The Kora Player Remains Anonymous

Kora harp-lute (Senegal)/Francis Bebey, 14x11 inches, oil, 2021
I was delighted when I found the book African Music: A People's Art by Francis Bebey at a thrift store last year. I cost me a dollar and I've read through most of the book since. Francis Bebey is a Cameroonian author and musician who had been in my top 100 twice about a decade ago so I anticipated an account of African Music from the inside (as opposed to the account of western musicologists.) but I have to say I was a little disappointed by the content of the book. Bebey in his texts, fell into the same traps of western academic chauvinism as he is railing against. An example: While the author dutifully credits western musicologists when credit is due he fails to identify by name many of the musicians he discusses. The images in the book (I don't think they're Bebey's) are not identified. Thus the kora player on the left in the painting is unnamed (the same kora player appears on the cover.) Reading the book did make pull me out the Akwaaba cassette tape that I have and the title song made it into this year's list. The instrument is not a kora but a sanza (similar to the better known Rhodesian mbira.) Bebey is playing a sanza in the portrait on the right. Akwaaba: Music for Sanza is from 1985 and was recorded by John Storm Roberts. Francis Bebey play all instruments himself and sings too. Akwaaba is part of the continued top 100, a list that adds the points of all entries since I started the project in 1983.

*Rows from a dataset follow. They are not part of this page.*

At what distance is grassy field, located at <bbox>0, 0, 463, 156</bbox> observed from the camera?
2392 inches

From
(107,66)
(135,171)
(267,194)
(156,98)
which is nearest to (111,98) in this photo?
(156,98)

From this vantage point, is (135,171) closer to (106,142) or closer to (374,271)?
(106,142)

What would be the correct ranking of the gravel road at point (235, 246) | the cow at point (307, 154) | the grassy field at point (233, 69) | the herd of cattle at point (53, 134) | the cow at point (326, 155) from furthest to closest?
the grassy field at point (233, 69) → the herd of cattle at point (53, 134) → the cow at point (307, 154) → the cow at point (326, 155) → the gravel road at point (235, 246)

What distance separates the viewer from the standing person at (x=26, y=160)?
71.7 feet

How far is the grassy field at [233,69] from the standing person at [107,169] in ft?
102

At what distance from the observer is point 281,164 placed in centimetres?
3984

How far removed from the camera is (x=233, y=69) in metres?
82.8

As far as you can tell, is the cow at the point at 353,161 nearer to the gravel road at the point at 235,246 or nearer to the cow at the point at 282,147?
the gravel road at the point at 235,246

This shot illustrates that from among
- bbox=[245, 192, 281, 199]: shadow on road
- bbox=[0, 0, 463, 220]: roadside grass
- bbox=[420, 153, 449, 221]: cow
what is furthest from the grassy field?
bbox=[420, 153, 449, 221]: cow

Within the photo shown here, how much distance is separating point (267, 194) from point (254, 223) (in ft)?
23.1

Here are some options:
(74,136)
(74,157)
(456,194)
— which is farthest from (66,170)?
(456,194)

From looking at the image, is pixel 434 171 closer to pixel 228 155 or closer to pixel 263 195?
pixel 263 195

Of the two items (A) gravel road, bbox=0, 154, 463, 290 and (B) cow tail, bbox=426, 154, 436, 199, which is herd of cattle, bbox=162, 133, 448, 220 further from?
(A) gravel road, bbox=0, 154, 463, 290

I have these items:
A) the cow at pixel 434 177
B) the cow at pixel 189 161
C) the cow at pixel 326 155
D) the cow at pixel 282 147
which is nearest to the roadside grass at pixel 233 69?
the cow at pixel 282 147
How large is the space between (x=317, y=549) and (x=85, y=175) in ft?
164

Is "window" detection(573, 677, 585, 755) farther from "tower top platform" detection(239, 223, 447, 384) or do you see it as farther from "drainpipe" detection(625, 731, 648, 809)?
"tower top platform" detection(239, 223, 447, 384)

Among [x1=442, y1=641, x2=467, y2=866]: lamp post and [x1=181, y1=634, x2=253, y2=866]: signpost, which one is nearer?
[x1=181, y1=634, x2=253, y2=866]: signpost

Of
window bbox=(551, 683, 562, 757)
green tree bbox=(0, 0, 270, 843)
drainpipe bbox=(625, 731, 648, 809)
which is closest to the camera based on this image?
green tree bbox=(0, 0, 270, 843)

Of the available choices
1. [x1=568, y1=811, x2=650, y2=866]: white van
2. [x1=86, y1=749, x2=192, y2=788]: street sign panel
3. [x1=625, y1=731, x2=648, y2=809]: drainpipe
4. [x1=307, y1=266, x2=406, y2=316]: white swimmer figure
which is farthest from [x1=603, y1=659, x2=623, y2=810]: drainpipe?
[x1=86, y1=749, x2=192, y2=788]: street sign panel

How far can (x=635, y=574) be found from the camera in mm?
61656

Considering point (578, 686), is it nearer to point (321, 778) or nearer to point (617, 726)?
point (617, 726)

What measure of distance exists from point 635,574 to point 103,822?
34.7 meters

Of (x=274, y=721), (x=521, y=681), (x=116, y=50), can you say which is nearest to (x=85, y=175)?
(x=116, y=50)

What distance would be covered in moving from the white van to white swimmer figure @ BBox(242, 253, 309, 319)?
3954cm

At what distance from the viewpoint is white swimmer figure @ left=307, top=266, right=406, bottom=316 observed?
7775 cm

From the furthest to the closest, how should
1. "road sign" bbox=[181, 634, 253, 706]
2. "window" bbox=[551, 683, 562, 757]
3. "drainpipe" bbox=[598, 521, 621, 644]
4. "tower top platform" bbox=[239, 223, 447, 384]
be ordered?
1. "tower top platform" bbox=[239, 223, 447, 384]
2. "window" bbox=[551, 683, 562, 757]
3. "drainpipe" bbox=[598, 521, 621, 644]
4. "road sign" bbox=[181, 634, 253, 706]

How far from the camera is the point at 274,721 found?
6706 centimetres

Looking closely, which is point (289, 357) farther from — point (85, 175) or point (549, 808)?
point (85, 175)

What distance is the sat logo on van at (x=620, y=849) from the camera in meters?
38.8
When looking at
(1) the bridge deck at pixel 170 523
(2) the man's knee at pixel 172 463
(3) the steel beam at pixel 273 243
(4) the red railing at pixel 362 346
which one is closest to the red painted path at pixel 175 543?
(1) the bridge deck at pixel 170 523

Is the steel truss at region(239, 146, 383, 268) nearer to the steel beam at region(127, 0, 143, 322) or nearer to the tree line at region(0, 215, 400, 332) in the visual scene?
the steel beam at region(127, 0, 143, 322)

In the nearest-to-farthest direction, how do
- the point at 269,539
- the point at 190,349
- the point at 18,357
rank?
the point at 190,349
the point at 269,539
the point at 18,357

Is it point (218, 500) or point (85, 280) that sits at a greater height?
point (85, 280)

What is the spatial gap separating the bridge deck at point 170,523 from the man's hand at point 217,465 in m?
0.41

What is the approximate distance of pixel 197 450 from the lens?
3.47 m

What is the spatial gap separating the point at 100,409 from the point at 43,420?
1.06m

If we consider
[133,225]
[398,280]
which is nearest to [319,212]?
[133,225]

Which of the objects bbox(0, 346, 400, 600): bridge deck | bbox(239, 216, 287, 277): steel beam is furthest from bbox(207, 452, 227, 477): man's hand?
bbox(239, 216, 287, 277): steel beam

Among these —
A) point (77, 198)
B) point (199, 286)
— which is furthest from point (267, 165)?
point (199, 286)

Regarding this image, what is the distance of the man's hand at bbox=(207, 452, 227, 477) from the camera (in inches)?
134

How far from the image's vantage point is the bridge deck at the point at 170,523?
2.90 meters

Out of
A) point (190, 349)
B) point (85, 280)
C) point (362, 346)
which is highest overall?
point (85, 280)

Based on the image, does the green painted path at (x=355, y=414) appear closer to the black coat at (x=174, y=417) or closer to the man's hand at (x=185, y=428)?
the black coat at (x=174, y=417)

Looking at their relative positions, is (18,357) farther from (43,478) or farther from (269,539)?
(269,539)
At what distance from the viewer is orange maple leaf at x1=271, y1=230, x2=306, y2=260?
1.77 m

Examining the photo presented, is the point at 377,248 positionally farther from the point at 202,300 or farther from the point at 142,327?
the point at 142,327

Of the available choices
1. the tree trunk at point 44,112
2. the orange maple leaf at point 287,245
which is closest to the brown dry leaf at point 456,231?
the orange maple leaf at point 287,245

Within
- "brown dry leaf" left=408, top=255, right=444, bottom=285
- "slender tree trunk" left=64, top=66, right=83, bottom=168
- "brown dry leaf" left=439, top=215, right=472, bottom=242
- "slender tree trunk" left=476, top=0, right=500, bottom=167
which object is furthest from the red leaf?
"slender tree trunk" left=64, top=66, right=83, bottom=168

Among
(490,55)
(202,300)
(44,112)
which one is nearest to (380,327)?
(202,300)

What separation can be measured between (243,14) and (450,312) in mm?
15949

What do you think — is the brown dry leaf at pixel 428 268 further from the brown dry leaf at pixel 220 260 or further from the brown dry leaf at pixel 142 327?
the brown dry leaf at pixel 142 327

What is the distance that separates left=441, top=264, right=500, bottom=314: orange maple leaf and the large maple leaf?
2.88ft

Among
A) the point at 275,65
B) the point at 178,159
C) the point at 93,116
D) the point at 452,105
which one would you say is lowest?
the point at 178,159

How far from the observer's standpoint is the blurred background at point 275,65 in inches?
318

Daniel Johnston too played all instruments and sings on his LP 1990 (except that Kramer, who produced the LP, appears on the song Some Things Last a Long Time, which is also the song that appears in the Top 100 2020, his second.) I had just started to make my first lists for the Top 100 2020 when the news broke that Daniel Johnston had died. Daniel Johnston had appeared in many top 100s many many times in the late 1990s and early 2000s but he had not been in the list since 2009. Needless to say Daniel Johnston's passing made quite an impact on me and and as a result I played many of his records.